→ **Aim of the task**: In the article about King Charles III's visit to Kenya, who hosted the state banquet where he spoke?

King Charles III says ‘no excuse’ for British colonial atrocities in Kenya

King Charles III said Tuesday October 31 there could be “no excuse” for British colonial atrocities against Kenyans as he visited the country. However, he stopped short of offering the apology that many Kenyans had been hoping for.


“There were abhorrent and unjustifiable acts of violence committed against Kenyans as they waged… a painful struggle for independence and sovereignty. And for that, there can be no excuse,” Charles said at a state banquet hosted by Kenyan President William Ruto.

He added, “In coming back to Kenya, it matters greatly to me that I should deepen my own understanding of these wrongs, and that I meet some of those whose lives and communities were so grievously affected.”

He also said he would visit the Kariokor War Grave Cemetery where he would honor Kenyans and other Africans who died in two world wars. “We must ensure all are granted the remembrance befitting their service,” he said, adding “the wrongdoings of the past are a cause of the greatest sorrow and the deepest regret. There were abhorrent and unjustifiable acts of violence committed against Kenyans.”

Charles’ silence

Earlier, he and his wife Queen Camilla visited a number of sites across the capital Nairobi, but neither addressed the demands or concerns of civil groups and families who have been trying to press their case for compensation for injustices they suffered when the country was under British rule.

Some Kenya civil groups as well as victims of British rule have described the ‘’silence’’ of the King on the first day of his visit as “an indignity” and called on him to apologize for the wrongs the British did to Kenyans.

Peaceful protests took place in the highlands where the colonialists displaced people to pave the way for tea and coffee farming.

Peter Bett, a leader of the Pareywot Group – a civil group championing pushing for justice for the Kipsigis and Borowo Communities in Kenya’s Rift Valle – called on the King to immediately apologize to the community and visit the communities impacted by British rule. “It is important that the King acknowledges and apologizes for the painful past characterized by British brutality …This is a vital step in acknowledging the historical injustices and fostering reconciliation,” Bett said.

“[An] apology should express remorse for the suffering endured by Kenyans under colonial rule and recognize the enduring consequences of those actions.”

→ **Data block**:
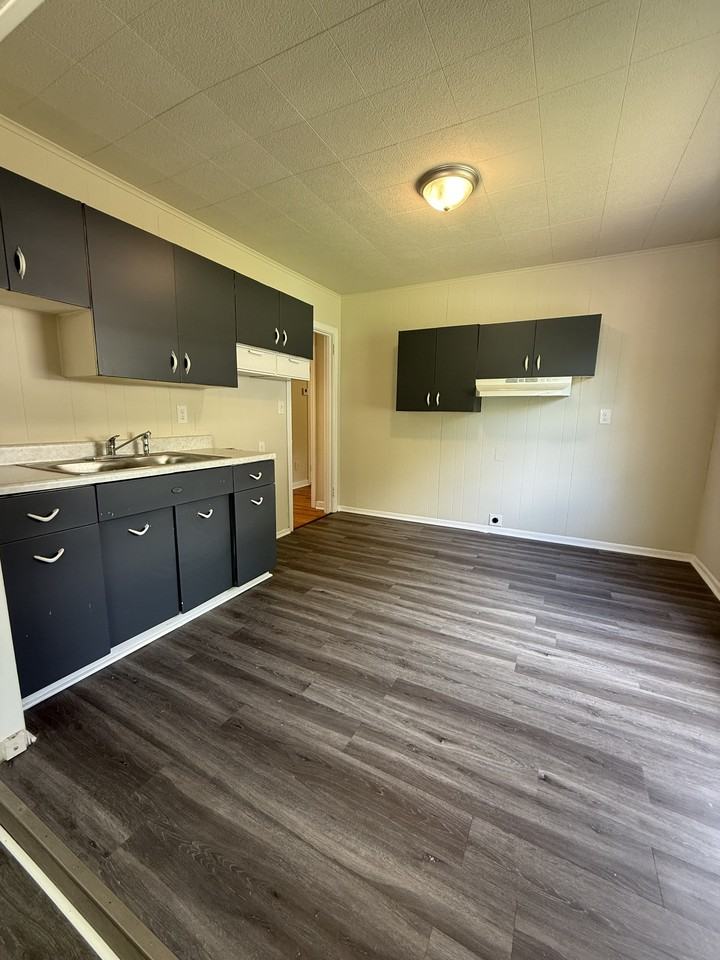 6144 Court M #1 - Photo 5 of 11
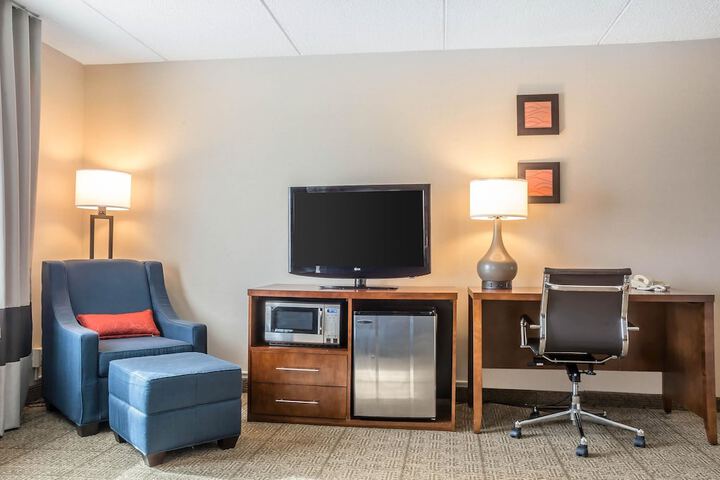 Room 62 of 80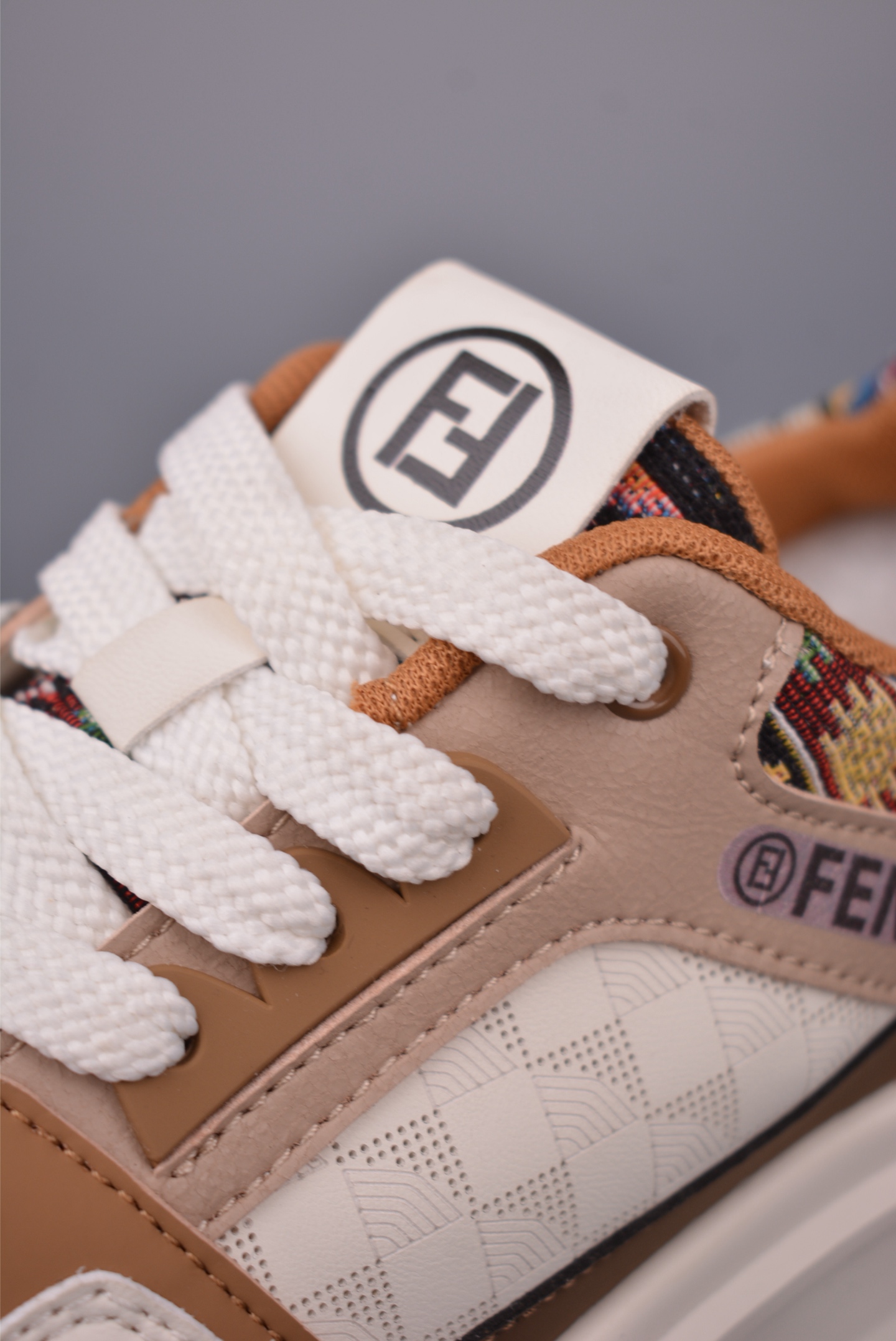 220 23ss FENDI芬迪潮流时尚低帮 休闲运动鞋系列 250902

→ **Answer for the task**: Kenyan President William Ruto